I survived the car ride without needing emergency pit stops, which was miraculous, and the entire weekend was mostly stomach-drama-free. I didn’t feel great, but I survived, and that’s pretty much the best I can do at this point.
Also miraculous: My left ankle healed itself. I never took the prednisone and eventually it just stopped hurting.
The wedding was beautiful, but the reception was hard. I was back and forth to the bathroom the entire time. I missed half of the bride and groom’s first dance, I didn’t get to take advantage of the open bar and I didn’t dance to even one song. I was tired, I was in pain and while I was so happy to see all the girls I grew up with, I was pissed I couldn’t be a better wedding guest.
Brian and I drove back to the city on Sunday and now here I am, in the apartment, desperately wanting to leave but feeling chained to the bathroom. Last night I was up every half hour. I wish that were an exaggeration. It was not a good night.
I’ve also got a few fun side effects currently plaguing my body, and while I consider us all to be best friends, these are things even I’m not willing to share with the entire internet.
I’m heading to the doctor this afternoon for another round of IV infusions.

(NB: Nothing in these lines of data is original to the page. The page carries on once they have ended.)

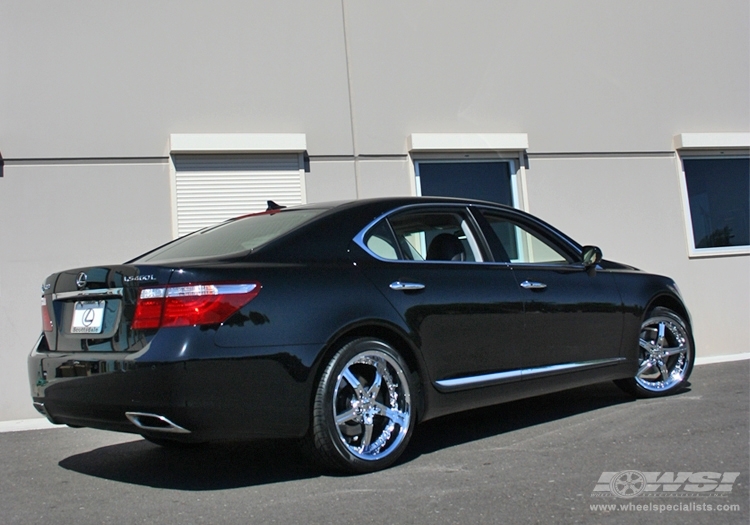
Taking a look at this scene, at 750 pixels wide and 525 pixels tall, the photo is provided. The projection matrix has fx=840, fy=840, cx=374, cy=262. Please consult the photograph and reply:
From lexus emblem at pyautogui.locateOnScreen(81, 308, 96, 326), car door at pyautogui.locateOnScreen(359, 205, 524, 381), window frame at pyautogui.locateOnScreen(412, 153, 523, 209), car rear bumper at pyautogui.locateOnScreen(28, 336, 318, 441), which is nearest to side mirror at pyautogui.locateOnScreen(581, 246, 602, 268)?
car door at pyautogui.locateOnScreen(359, 205, 524, 381)

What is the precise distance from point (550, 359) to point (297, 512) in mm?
2233

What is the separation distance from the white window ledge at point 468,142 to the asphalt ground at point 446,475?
349 centimetres

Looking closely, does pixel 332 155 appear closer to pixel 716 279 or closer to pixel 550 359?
pixel 550 359

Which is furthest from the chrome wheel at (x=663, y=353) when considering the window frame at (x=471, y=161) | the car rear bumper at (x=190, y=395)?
the car rear bumper at (x=190, y=395)

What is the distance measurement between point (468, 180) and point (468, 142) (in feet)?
1.46

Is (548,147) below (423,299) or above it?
above

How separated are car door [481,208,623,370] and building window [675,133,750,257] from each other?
14.4 ft

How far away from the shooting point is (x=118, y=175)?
25.4 feet

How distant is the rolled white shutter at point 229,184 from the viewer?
25.9 feet

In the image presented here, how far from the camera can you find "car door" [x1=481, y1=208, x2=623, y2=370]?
516 centimetres

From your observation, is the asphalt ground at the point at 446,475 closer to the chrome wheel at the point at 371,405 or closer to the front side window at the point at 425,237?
the chrome wheel at the point at 371,405

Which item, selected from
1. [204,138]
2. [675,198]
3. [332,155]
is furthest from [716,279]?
[204,138]

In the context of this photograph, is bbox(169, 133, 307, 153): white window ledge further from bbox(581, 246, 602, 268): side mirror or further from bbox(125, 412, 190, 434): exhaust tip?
bbox(125, 412, 190, 434): exhaust tip

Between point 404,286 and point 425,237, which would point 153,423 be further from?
point 425,237
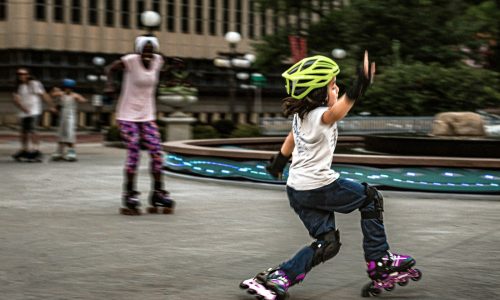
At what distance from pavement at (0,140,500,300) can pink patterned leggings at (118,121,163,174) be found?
1.82 feet

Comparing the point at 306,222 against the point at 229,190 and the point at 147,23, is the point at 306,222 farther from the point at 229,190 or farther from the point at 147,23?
the point at 147,23

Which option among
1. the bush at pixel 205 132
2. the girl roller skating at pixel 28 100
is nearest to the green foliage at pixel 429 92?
the bush at pixel 205 132

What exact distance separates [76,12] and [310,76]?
64.9 m

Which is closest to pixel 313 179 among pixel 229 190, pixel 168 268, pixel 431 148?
pixel 168 268

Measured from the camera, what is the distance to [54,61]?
65875 millimetres

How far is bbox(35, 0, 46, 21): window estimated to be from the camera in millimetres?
65625

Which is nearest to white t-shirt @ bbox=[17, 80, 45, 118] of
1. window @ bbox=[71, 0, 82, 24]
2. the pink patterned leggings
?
the pink patterned leggings

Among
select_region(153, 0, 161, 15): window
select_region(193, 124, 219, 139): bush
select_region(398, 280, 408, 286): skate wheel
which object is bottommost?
select_region(193, 124, 219, 139): bush

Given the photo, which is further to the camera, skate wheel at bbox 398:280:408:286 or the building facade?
Answer: the building facade

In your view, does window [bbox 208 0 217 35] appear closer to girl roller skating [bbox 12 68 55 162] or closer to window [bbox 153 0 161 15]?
window [bbox 153 0 161 15]

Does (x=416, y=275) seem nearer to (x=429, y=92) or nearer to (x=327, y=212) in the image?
(x=327, y=212)

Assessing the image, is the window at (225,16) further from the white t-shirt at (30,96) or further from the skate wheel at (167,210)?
the skate wheel at (167,210)

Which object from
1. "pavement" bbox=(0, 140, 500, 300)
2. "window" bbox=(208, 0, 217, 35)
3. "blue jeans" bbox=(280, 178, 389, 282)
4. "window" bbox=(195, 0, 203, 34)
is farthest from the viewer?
"window" bbox=(208, 0, 217, 35)

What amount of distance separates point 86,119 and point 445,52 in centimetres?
3498
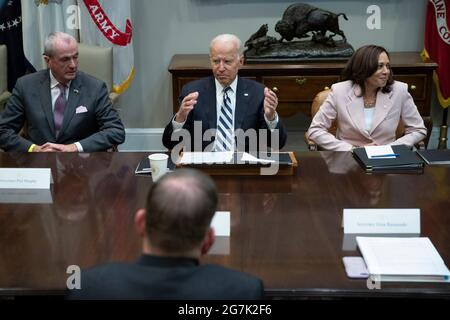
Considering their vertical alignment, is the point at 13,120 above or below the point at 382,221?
above

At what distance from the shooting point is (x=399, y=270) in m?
1.76

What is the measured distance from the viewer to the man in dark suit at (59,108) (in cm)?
334

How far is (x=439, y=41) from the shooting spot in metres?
4.61

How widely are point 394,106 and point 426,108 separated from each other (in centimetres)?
134

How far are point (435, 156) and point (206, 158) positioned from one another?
1.06 meters

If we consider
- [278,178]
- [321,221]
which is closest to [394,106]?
[278,178]

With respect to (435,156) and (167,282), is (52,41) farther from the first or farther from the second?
(167,282)

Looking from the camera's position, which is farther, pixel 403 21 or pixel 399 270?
pixel 403 21

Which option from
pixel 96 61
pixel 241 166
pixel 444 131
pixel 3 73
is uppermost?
pixel 96 61

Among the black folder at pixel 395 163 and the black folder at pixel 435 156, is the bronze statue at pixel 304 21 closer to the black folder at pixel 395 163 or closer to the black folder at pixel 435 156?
the black folder at pixel 435 156

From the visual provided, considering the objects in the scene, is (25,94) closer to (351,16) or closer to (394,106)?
(394,106)

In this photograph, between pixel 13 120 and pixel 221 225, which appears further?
pixel 13 120

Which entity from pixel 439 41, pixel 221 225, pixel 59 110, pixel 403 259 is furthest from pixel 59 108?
pixel 439 41

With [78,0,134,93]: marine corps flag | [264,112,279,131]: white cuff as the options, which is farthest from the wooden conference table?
[78,0,134,93]: marine corps flag
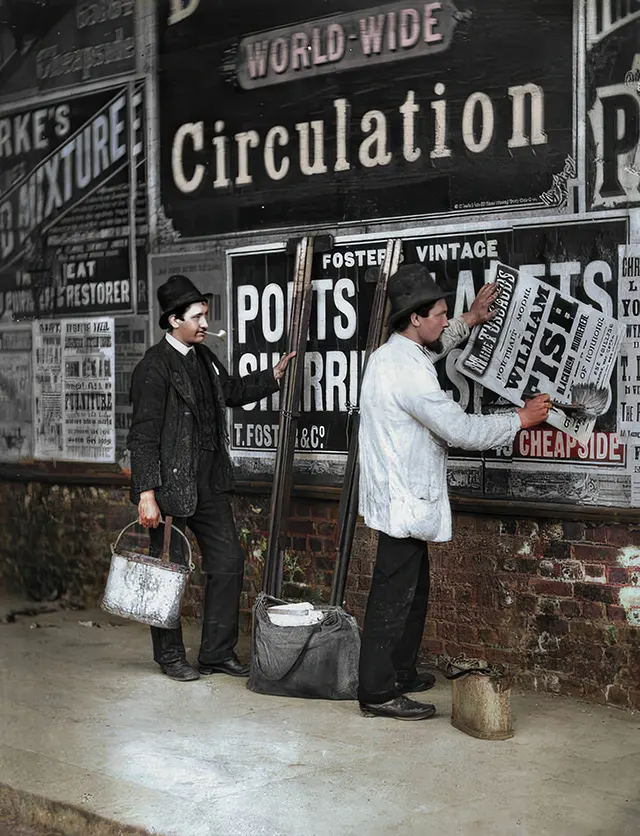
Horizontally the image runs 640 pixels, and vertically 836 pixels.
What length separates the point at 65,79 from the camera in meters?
9.86

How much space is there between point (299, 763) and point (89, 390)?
4.58 metres

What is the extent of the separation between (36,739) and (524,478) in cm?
279

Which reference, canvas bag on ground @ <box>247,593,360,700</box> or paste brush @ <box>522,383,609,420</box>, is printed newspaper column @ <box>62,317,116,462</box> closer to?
canvas bag on ground @ <box>247,593,360,700</box>

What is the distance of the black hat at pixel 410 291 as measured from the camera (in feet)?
20.9

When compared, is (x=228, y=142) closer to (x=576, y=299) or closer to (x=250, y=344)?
(x=250, y=344)

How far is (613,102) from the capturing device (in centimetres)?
649

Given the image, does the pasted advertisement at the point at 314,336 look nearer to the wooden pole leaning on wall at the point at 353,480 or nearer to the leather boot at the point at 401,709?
the wooden pole leaning on wall at the point at 353,480

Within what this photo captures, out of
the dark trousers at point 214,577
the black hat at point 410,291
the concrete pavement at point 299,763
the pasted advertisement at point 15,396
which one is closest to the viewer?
the concrete pavement at point 299,763

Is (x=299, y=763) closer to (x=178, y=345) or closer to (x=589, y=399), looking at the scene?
(x=589, y=399)

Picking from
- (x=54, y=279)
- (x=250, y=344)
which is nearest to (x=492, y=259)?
(x=250, y=344)

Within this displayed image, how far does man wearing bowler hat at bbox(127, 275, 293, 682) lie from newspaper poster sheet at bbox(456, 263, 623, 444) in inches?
51.5

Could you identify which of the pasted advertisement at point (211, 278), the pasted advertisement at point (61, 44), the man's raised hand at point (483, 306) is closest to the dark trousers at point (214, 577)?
the pasted advertisement at point (211, 278)

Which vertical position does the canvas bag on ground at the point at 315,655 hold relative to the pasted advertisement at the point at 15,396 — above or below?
below

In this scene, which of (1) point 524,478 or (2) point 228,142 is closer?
(1) point 524,478
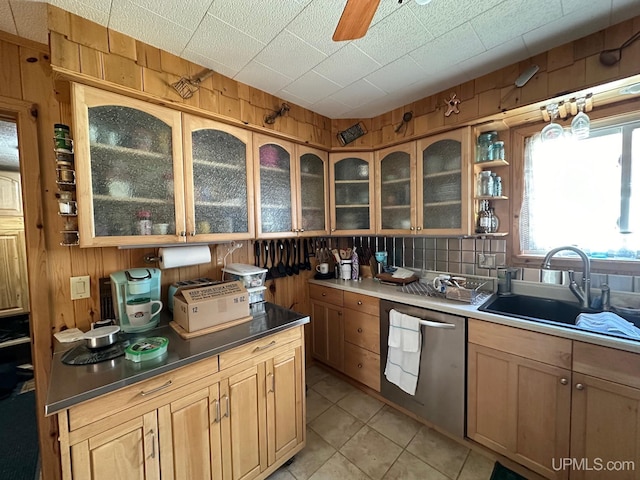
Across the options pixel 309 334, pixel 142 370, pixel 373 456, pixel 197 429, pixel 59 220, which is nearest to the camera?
pixel 142 370

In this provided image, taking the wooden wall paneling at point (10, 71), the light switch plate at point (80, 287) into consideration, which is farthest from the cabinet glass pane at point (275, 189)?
the wooden wall paneling at point (10, 71)

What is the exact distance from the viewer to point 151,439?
3.41 ft

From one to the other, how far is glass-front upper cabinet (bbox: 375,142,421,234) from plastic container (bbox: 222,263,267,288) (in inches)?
45.2

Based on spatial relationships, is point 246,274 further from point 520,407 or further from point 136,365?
point 520,407

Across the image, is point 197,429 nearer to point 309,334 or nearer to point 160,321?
point 160,321

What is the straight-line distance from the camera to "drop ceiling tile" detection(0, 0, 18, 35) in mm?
1118

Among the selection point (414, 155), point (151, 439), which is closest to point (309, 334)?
point (151, 439)

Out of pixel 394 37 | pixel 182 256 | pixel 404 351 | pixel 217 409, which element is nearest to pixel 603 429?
pixel 404 351

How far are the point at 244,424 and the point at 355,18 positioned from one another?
1.84 metres

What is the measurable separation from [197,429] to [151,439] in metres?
0.18

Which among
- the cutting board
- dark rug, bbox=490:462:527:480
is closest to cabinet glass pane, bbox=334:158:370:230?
the cutting board

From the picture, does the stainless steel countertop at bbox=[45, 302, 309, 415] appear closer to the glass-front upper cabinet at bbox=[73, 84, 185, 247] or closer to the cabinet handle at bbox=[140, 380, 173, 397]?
the cabinet handle at bbox=[140, 380, 173, 397]

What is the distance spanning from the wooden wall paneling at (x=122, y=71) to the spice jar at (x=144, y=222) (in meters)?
0.65

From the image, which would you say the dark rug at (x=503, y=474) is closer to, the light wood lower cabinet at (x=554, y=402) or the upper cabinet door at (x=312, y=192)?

I don’t know what happens next. I don’t know how long I keep doing the Humira + 6MP and hoping it will work. I know the 6MP takes a long time to become effective, but I’m running low on patience here.
Rachel Green said it best: “The nights are the hardest. But then the day comes…and that’s every bit as hard as the night. And then the night comes again.”
So this wasn’t quite the happy “I’m back in the land of the living” post I had hoped and planned for. Sorry.